On a bridge. Cars honk: “Get a room! Or a noose.” In textbook English.
We blush. Freedom vs. embarassment. Love vs. history.
We kneel. In front of each other. The mattress moans. Springs
loosened by adulterous one-nighters and Viagra-addicted tits-lovers.
I make a cross. On your lips. Moaning: “Ah, Canada!” A couple’s a cappella.
Anniversary red bra. White breasts. Black fingers. You open it. “Ergo!”
With one hand. Still wearing the trace of shackles like a watch’s mark.

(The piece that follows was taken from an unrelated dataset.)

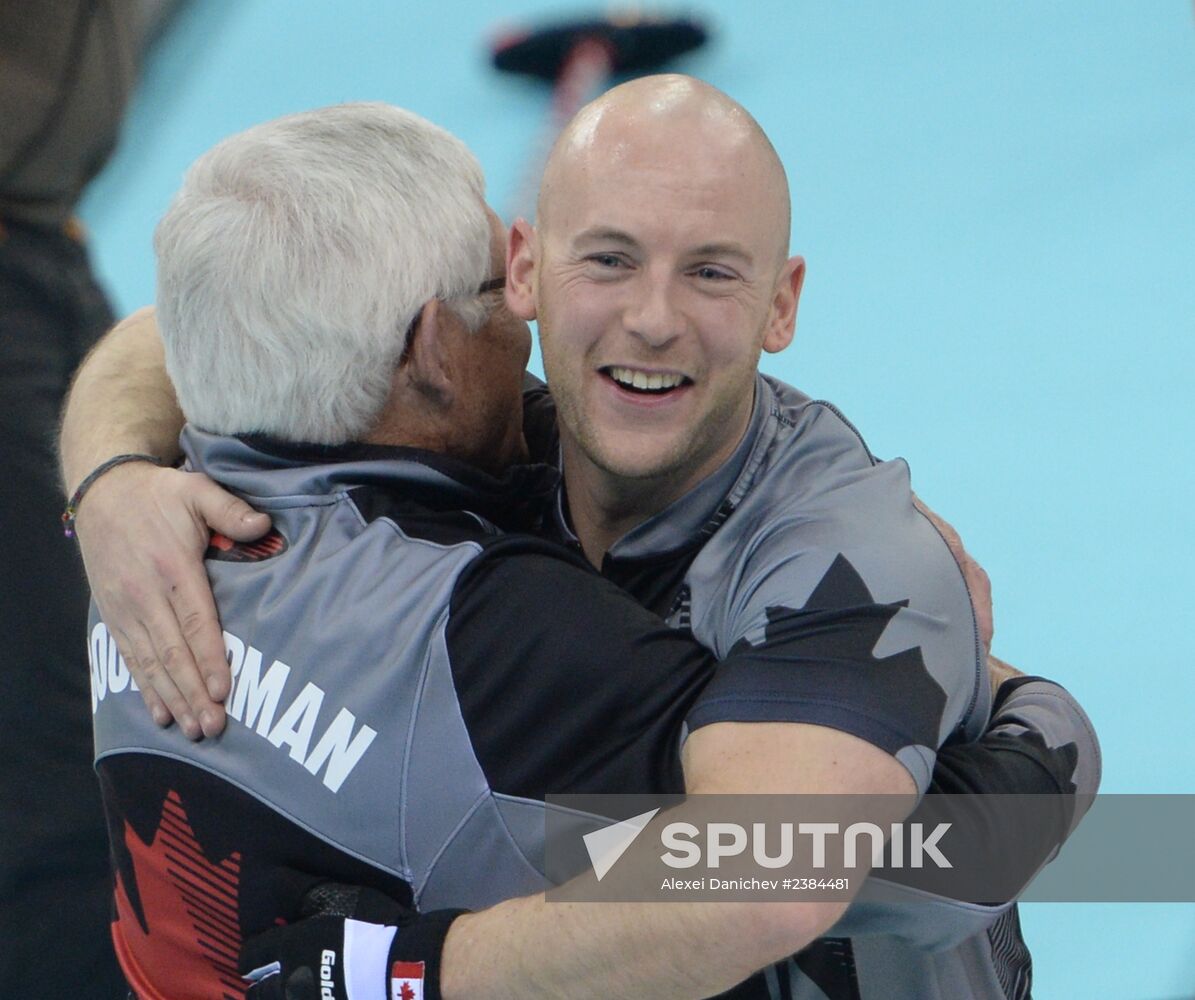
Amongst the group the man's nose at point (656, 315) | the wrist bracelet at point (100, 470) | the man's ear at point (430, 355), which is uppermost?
the man's nose at point (656, 315)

Sweat. Sex. Screams. I make coffee. Shower. You write two poems against
injustice. Fear’s figures of speech. Then drive me home, the Commonwealth Towers.
In Toronto.
On My Way to Work
Men tucked in on the subway ventilation system in sleeping
bags with traces of sweat and teenage sperm – casually
thrown away by first-timers too young to use dry-cleaning,
do their own laundry, or stock up on memories for
Alzheimer-rotten days. Rusty bars indifferently divide
the world below – those who have somewhere to go
and the tokens to do so, from the world above – Don
Quixotes in smelly overalls who hope everyone strives
to forgive and forego.
(“On which inside is prison and on which outside is freedom?”)
Breaths of warm air lasso along the beggars’
salt-filled wrinkles, as if seeking to wipe away the
proofs of the City Hall’s forgetfulness to fight snow,
to condone the city bylaws, though we crave it more and
more since the global warming and the environmentally-
conscious but consistent pollution. The carbon dioxide
produced by the subway passengers’ breaths mixes with
the delicate particles of dead skin of the woman with
green-cosmetic contact lenses and calloused cheeks when
she trips on her high heels rushing towards her date waiting for her
near the subway stop entrance - a Luxor Obelisk in translation,
she recently met him on kijiji – middle-aged, handsome, tall,
well-spoken and with a perfect drawl. He’s already pricked
the rose-scented condoms, part of his last-resort campaign
to have a child, God, at least one child!
just about with anyone.
(“Who’s guiltier? The doer or the loser?”)
“Please knock! Doorbell doesn’t work” whippy letters weep on a
weathered cardboard sign, as I drop my change in the paper coffee cup
of the Christ’s doppelgänger. He rolls around in his sleep, smiling.